“Even stillness breathes softly against a brick wall” at the Soho Theatre

Unlike its title, Brad Birch’s new play, Even stillness breathes softly against a brick wall, which opened at the Soho Theatre last night, is a short, terse work. In a spirit of brevity, suffice to say – this is strong writing with much to offer.

A couple, “Him” (Joe Dempsie) and “Her”, (Lara Rossi) live recognisably modern lives – all about technology (Simon Slater’s accompanying soundscape is effectively annoying) and takeaways. There’s nothing new here and, although Birch writes about it well, it goes on a little too long.

The scenario develops with the couple rejecting consumerism and in so doing effectively turning away from the whole contemporary world. It’s a radical fantasy: just saying no. A dream, or nightmare, sure to divide an audience and a bold place for a dramatist to position himself.

It will either disappoint or reassure to find that this breakaway ends up being depicted as a breakdown: the squeezed middle turned screaming and mad.

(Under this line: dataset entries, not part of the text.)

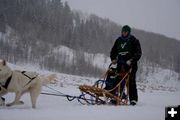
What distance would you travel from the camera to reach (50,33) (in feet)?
125

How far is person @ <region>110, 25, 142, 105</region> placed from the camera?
4.67 meters

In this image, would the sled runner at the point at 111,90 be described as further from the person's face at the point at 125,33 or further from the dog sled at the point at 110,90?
the person's face at the point at 125,33

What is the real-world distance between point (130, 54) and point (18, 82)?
1876 mm

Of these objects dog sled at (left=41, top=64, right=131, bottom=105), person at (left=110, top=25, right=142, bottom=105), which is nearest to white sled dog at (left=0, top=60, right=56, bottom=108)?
dog sled at (left=41, top=64, right=131, bottom=105)

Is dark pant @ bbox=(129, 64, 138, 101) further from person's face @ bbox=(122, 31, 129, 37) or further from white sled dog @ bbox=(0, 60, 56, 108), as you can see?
white sled dog @ bbox=(0, 60, 56, 108)

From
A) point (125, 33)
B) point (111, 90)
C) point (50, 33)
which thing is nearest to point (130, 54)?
point (125, 33)

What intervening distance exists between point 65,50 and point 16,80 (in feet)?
110

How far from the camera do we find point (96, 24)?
1577 inches

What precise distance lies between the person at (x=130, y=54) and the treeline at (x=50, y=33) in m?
19.6

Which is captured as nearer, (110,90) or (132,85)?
(110,90)

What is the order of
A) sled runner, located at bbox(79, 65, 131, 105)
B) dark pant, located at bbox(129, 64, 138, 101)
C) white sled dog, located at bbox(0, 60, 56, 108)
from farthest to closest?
dark pant, located at bbox(129, 64, 138, 101), sled runner, located at bbox(79, 65, 131, 105), white sled dog, located at bbox(0, 60, 56, 108)

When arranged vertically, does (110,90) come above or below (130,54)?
below

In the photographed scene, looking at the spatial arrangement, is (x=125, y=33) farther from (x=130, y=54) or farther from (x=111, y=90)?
(x=111, y=90)

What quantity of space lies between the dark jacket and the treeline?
1956 cm
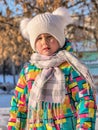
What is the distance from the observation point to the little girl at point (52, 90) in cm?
244

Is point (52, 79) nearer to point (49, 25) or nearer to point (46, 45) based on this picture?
point (46, 45)

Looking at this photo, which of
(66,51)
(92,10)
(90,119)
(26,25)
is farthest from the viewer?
(92,10)

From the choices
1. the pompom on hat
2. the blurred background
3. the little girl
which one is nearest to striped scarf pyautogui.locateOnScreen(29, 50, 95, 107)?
the little girl

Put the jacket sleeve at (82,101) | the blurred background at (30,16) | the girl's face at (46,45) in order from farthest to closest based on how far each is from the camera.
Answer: the blurred background at (30,16), the girl's face at (46,45), the jacket sleeve at (82,101)

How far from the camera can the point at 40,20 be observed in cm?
268

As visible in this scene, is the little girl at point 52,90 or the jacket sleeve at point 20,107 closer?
the little girl at point 52,90

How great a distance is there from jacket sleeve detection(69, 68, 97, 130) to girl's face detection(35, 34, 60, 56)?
Result: 197 mm

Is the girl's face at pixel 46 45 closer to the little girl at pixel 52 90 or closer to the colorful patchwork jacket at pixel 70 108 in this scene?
the little girl at pixel 52 90

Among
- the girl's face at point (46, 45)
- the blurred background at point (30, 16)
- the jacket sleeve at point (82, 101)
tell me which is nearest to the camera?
the jacket sleeve at point (82, 101)

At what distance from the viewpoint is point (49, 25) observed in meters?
2.66

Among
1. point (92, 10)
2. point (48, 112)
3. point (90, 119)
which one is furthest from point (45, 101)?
point (92, 10)

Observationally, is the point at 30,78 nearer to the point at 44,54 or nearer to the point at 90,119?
the point at 44,54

The pressure the successful young couple are under doesn’t move us enough, and reports of war on the news that obsess ‘Him’ are an opaque parallel.

But the play reads very well indeed. Birch started his work by writing a poem, and it shows; the text is layered and the language ripe. Taken off the page with great respect by director Nadia Latif, it’s staged skilfully in a carefully constructed set by Lorna Ritchie that the couple make a right mess off – I pity their landlord.

This is one of those works that makes an effective showcase for acting talent: demanding, intense and requiring intelligent performers. Making an impressive stage debut, Joe Dempsie seems very much at home, a great presence, appealing and charismatic with a natural ability to bring out comic touches.

As his companion, Lara Rossi’s experience, including her excellent performance in Philip Ridley’s play Tender Napalm, stands her in good stead. Rossi suppresses her character’s energy remarkably and deals with the sexually explicit content with the erotic nuance required. Like Dempsie, she establishes a great connection with the audience.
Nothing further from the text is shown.